- From: John Cowan <cowan@mercury.ccil.org>
- Date: Wed, 27 Jun 2001 21:16:32 -0400 (EDT)
- To: Mike French <mfrench@atg.com>
- CC: www-xml-blueberry-comments@w3.org
Mike French scripsit: > > Does Unicode 3.1 require surrogates ? Yes, or more accurately it provides characters above U+FFFF. > I know that surrogate encoding schemes have existed for a while (ab initio), > and technically all Unicode processors should support them, > but AFAIK there were no actual blocks assigned in the full UCS-4 domain until 3.x. Until 3.1. > If supporting 3.1 implicitly requires that UTF-16 and UTF-8 processing supports > surrogates, because it has character blocks defined for the full UCS-4 domain, Not the full UCS-4 domain, only up to U+10FFFF. Code points beyond that will never be assigned to characters. > then this will break a lot of character handling implementations in the real world. > For example, I bet quite a few UTF-8 converters only handle 1, 2 or 3-byte sequences > (enough to hold 16-bit data), not the full 6(?) needed for surrogates. UTF-8 converters should now handle 1, 2, 3, and 4-byte sequences. There is no need for 5-byte or 6-byte sequences. The warnings have been going down since Unicode 2.0. > And I also know that most Unicode implementations use unsigned short 16-bit > integers to hold character data, not full 32-bit integers. Then they can be UTF-16 implementations and be sure to obey UTF-16 rules (don't split surrogates). > Anything that hastens the day when surrogates appear in XML, > either explicitly or implicitly, is a very bad idea ! These characters are already allowed in XML 1.0 character content, and have been since 1998. Blueberry is about allowing them in names. > P.S. Your Unicode link points to XPointer ! > Is this a circular meta-reference ??? It's a bug. -- John Cowan cowan@ccil.org One art/there is/no less/no more/All things/to do/with sparks/galore --Douglas Hofstadter
Received on Wednesday, 27 June 2001 21:16:36 UTC

## Instructions to follow
Answer these questions about the email above on Unicode surrogates:
1. Up to which code point will characters be assigned?
2. Which byte-sequence lengths should UTF-8 converters now handle?
3. Since what year have characters above U+FFFF been allowed in XML 1.0 character content?

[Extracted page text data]
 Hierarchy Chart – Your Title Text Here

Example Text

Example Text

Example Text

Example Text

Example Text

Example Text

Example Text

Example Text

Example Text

---

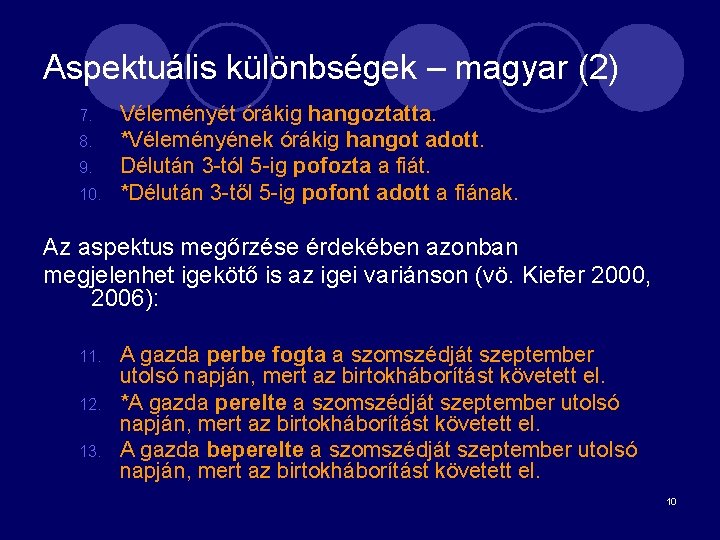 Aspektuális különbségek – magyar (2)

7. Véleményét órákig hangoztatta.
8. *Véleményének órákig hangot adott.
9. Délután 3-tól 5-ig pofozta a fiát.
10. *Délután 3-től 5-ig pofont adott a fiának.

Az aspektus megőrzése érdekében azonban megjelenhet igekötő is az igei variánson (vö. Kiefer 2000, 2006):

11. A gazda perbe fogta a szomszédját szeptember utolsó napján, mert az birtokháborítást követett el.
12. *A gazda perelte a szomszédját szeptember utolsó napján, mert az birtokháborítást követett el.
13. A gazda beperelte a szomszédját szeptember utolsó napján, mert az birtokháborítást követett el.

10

---

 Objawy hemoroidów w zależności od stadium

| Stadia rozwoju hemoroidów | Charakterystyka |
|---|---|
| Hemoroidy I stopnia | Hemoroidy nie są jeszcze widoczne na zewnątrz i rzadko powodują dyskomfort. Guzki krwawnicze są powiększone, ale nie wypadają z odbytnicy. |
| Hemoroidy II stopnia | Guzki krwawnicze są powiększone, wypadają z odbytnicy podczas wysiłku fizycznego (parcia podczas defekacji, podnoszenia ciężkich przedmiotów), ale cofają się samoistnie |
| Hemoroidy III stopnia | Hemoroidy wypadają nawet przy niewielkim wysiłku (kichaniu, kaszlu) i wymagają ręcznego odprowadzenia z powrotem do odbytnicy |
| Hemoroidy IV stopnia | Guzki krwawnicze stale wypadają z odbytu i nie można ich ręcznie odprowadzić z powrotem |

## Output of the task
1. U+10FFFF
2. 1, 2, 3, and 4-byte sequences
3. 1998